Costa Rica, Nicaragua at odds over border dispute
Costa Rica and Nicaragua are at odds over a border dispute, with a 48-hour ultimatum issued by Costa Rican President Laura Chinchilla on the issue set to expire Thursday, dpa reported.
The Nicaraguan government sent troops to the border last week. The river San Juan, which marks the common border, is acknowledged by both sides to belong to Nicaragua. However, Nicaraguan troops stationed themselves on Calero Island, which Costa Rica claims as its own, and planted their flag there.
Chinchilla has insisted that this is an unacceptable occupation of Costa Rican land, and has demanded that Nicaragua withdraw its troops.
The Organization of American States (OAS) is to meet Thursday to discuss the issue. OAS Secretary General Jose Miguel Insulza visited both countries from Friday to Monday and also flew over the area in dispute, to brace his mediation efforts.
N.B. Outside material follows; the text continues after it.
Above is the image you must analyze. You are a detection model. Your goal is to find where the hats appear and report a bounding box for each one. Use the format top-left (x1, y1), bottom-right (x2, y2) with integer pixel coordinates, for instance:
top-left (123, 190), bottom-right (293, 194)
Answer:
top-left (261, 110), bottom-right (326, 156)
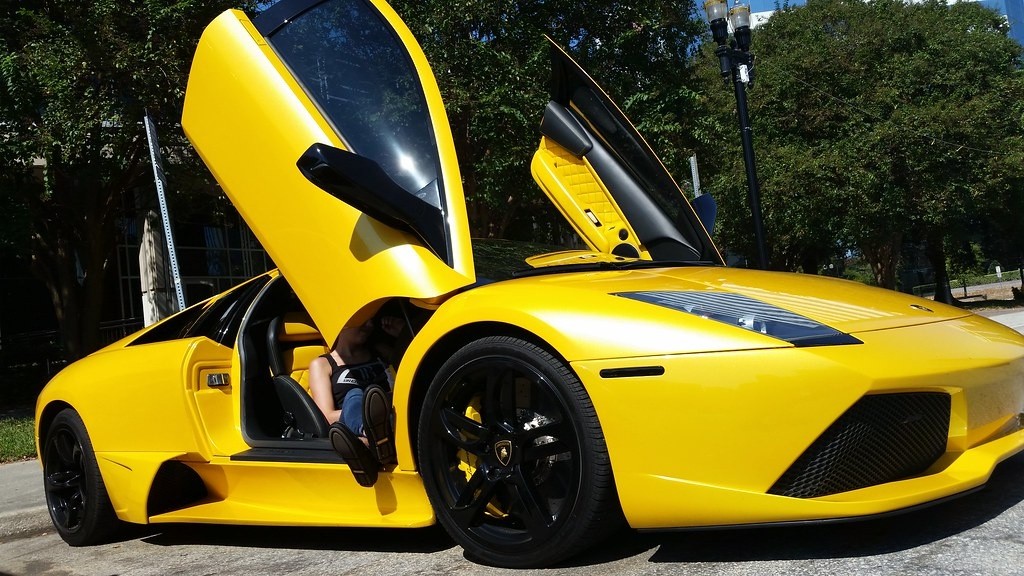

Costa Rica is one of only a few countries around the world that have no Armed Forces.
From Isla Calero, a wild area of some 150 square kilometres, Nicaraguan forces are dredging the river bed, in order to allow cruise liners through in the future. Beyond territorial issues, Costa Rica denounces that these actions are harmful to the environment.
In an interview Wednesday with CNN en Espanol, Chinchilla declared her willingness to discuss border complaints with Nicaragua, but demanded as a prerequisite that Managua withdraw its forces from the are in dispute "as a sign of good will." Otherwise, she stressed, no talks would be possible.
However, no end appeared to be in sight. The Nicaraguan National Assembly was to meet later Wednesday in the southern province of San Carlos, adjacent to the area in dispute, with a view to granting additional funds for military border surveillance in the region.